[Text excerpt Boundary: Start]

This collection compiles classic studies on a variety of areas within Old Testament theology, providing contributions from skillful late nineteenth- and early twentieth-century scholars including Hermann Gunkel, E. W. Hengstenberg, and A. B. Davidson. Contributors expound on topics within Christology, angelology, the history of the Old Covenant, the use of Assyriology, and much more. Classic Studies on Old Testament Theology offers over eight thousand pages of interpretation, observations, translations, contextual history, and practical application. The 22 volumes have had an enduring impact on Old Testament scholarship, and this extensive collection provides easy access to that wealth of knowledge and analysis.

This collection is invaluable for students, scholars, pastors, historians, teachers of the Bible, and anyone else studying the Old Testament. With Logos, this collection is completely searchable, with passages of Scripture appearing on mouseover, as well as being linked to the original language texts and English translations in your library. These texts are more powerful and easier to access than ever before for scholarly work or personal Bible study. With the advanced features of Logos Bible Software, you can perform powerful searches by topic or Scripture reference—finding, every mention of “covenant,” for example, or “Genesis 3:15.”

Looking for more on the Old Testament? Check out the Studies on Isaiah collection.

Key Features

  • Combines the perspectives of notable authors from a variety of backgrounds
  • Offers over eight thousand pages of notable scholarship on Old Testament theology
  • Details the history of the Old Covenant
  • Includes an extensive Christology of the Old Testament

Individual Titles

Theology of the Old Testament

  • Author: Ch. Piepenbring
  • Translator: H. G. Mitchell
  • Publisher: Thomas Y. Crowell & Company
  • Publication Date: 1893
  • Pages: 361

Sample Pages: 1 | 2 | 3 | 4 | 5 | 6 | 7

In this volume, Ch. Piepenbring uses exegetical and historical methods to show the historical development of specific topics such as the priesthood, religious festivals, religious rites, the manifestation of God in the world, the dignity of man, and much more. Stating that he would not “confine ourselves to the canonical books alone; we shall take into consideration the principle apocryphal books, but only so far as the teaching that they contain is found to develop or supplement that of the canonical literature.” The work is divided into three sections, based on time period. First is the section covering from Moses to the beginning of the eighth century; the second covers from the appearance of the oldest prophetical books to the end of the Exile; and the third covers from the Exile to the first century BC.

[Text excerpt Boundary: End]

Continue the description of the Classic Studies on Old Testament Theology collection, picking up after its final sentence. The listing that follows is drawn from a separate source unrelated to the text.

[Information shown Boundary: Start]

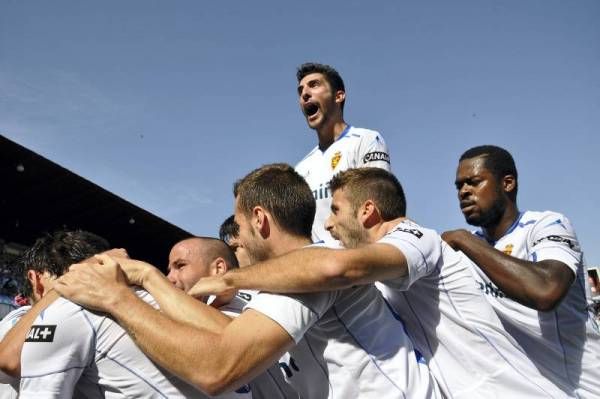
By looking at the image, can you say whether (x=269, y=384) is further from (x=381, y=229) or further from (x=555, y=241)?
(x=555, y=241)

[Information shown Boundary: End]

- [Expected answer]
Ch. Piepenbring was pastor and president of the Reformed Consistory at Strasbourg.

H. G. Mitchell was a professor at Boston University.

Old Testament Theology, vol. 1

  • Author: Hermann Schultz
  • Translator: J. A. Paterson
  • Publisher: T&T Clark
  • Publication Date: 1892
  • Pages: 461

Sample Pages: 1 | 2 | 3 | 4 | 5 | 6 | 7

In this volume, Hermann Schultz offers a “really historical knowledge of that religion from which our own faith has sprung,” in discussing “the religion of revelation in its pre-Christian stage of development.” In this first volume, Schultz offers a helpful introduction which discusses the meaning and method of biblical theology, forms of literature in the Old Testament, the religion of the Old Testament in connection with the history of religion. He then devotes the rest of this volume to discussing “the development of religion and morals in Israel down to the founding of the Asmonaenan State.” He explores time periods such as “Israel’s Mosaic Age,” “The Babylonian Age,” and “The Assyrian Age,” as well as significant figures like Moses, and other topics like “The Sacred Institutions of Israel According to ‘the Law,’” and “Special Phenomena of the Latest Old Testament Age Which Point Forward.”

Hermann Schultz was professor of theology at the University of Gottingen.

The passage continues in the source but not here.